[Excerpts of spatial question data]
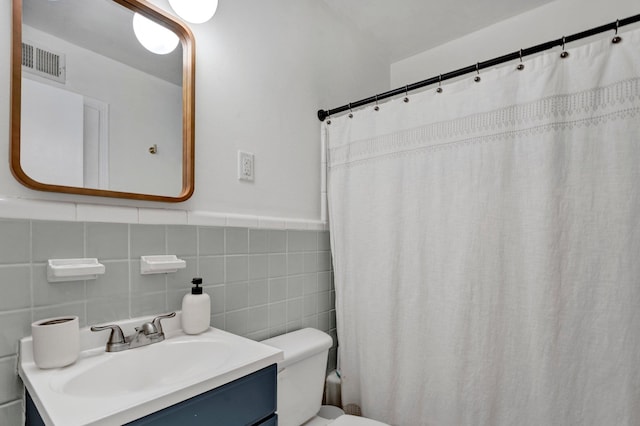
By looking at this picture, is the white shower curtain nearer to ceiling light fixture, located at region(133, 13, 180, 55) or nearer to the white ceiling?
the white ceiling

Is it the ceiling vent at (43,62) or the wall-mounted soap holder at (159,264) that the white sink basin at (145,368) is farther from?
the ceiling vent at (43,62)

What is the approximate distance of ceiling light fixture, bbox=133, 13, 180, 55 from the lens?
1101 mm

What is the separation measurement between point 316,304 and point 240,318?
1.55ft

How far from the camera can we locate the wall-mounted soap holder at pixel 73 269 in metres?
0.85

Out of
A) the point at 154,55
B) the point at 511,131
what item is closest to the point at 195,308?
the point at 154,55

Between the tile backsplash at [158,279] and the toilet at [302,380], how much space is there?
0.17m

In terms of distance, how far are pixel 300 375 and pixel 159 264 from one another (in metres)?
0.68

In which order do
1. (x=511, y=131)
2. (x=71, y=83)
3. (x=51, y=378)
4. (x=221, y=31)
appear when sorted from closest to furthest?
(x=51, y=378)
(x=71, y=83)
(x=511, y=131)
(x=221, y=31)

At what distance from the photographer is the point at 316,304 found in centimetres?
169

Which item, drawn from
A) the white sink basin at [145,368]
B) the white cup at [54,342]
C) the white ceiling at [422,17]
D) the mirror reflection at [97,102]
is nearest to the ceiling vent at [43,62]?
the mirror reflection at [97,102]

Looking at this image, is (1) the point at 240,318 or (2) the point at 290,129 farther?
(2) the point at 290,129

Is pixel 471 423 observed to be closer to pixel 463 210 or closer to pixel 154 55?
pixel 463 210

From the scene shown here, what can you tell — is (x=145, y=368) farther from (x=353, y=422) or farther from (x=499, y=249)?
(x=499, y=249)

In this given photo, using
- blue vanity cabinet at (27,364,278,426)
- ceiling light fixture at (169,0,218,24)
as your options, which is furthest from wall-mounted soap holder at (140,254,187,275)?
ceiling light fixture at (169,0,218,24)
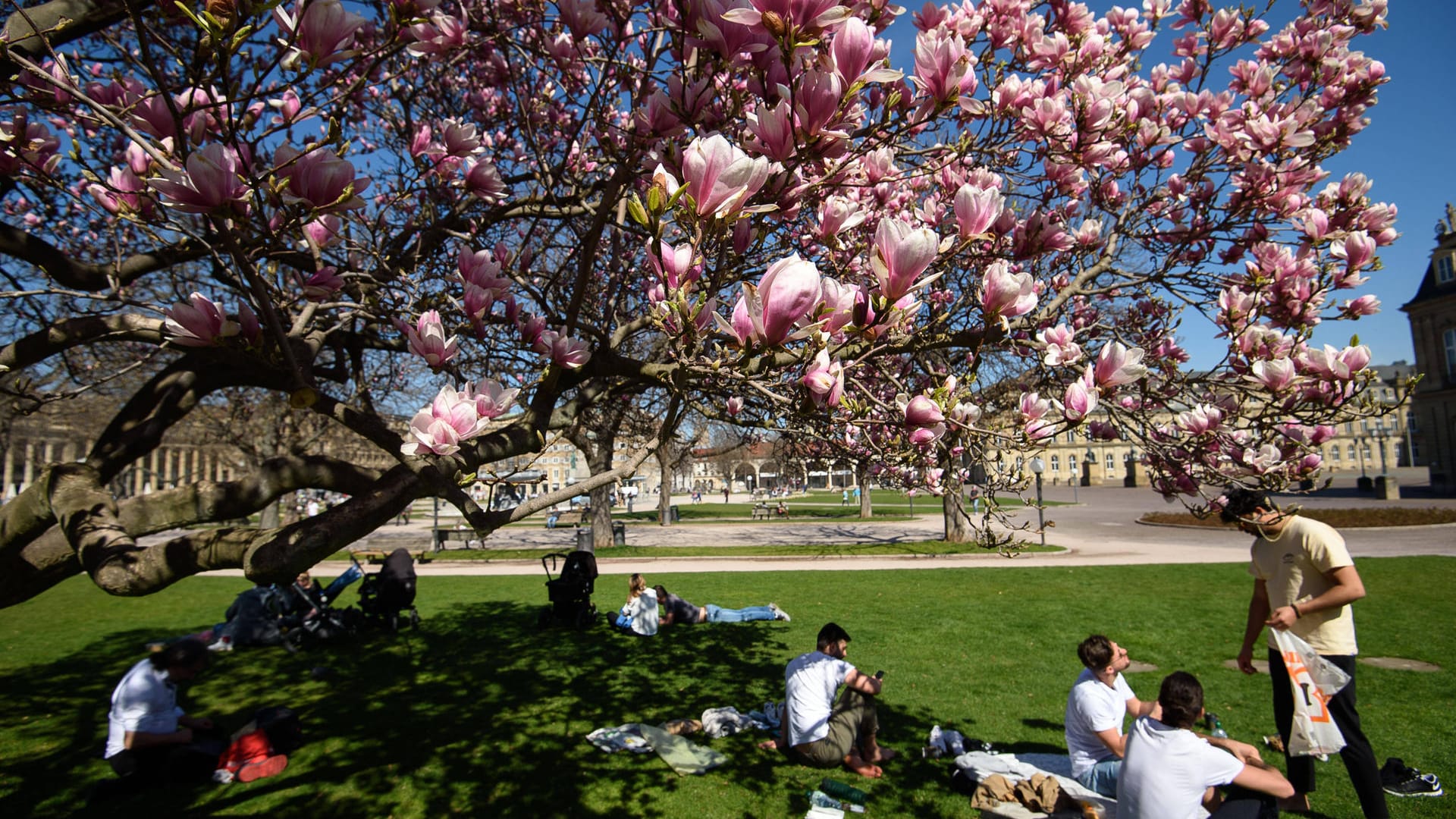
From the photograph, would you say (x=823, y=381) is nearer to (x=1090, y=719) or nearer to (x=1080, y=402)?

Job:
Copy the data word for word, starting at the line that contains "Between the tile" and ending with the last line of the data. Leave out the pictures.

The completed task:
Between the tile backsplash at [158,279] and the toilet at [302,380], how much space is there?
0.17m

In terms of distance, how far are pixel 300 375 and pixel 159 264 from one another (in metres)?
0.68

In which order do
1. (x=511, y=131)
2. (x=71, y=83)
3. (x=51, y=378)
4. (x=221, y=31)
appear when sorted from closest to furthest?
(x=51, y=378)
(x=71, y=83)
(x=511, y=131)
(x=221, y=31)

At what distance from the photographer is the point at 316,304 found in centimetres?
169

Which item, drawn from
A) the white sink basin at [145,368]
B) the white cup at [54,342]
C) the white ceiling at [422,17]
D) the mirror reflection at [97,102]
is nearest to the ceiling vent at [43,62]?
the mirror reflection at [97,102]

Looking at this image, is (1) the point at 240,318 or (2) the point at 290,129 farther?
(2) the point at 290,129

Is pixel 471 423 observed to be closer to pixel 463 210 or closer to pixel 154 55?
pixel 463 210

From the scene shown here, what can you tell — is (x=145, y=368) farther from (x=353, y=422) or farther from (x=499, y=249)?
(x=499, y=249)

In this given photo, using
- blue vanity cabinet at (27,364,278,426)
- ceiling light fixture at (169,0,218,24)
as your options, which is furthest from wall-mounted soap holder at (140,254,187,275)?
ceiling light fixture at (169,0,218,24)
From the photograph, would you say (x=823, y=381) is nearer to (x=1090, y=719) or nearer to (x=1080, y=402)?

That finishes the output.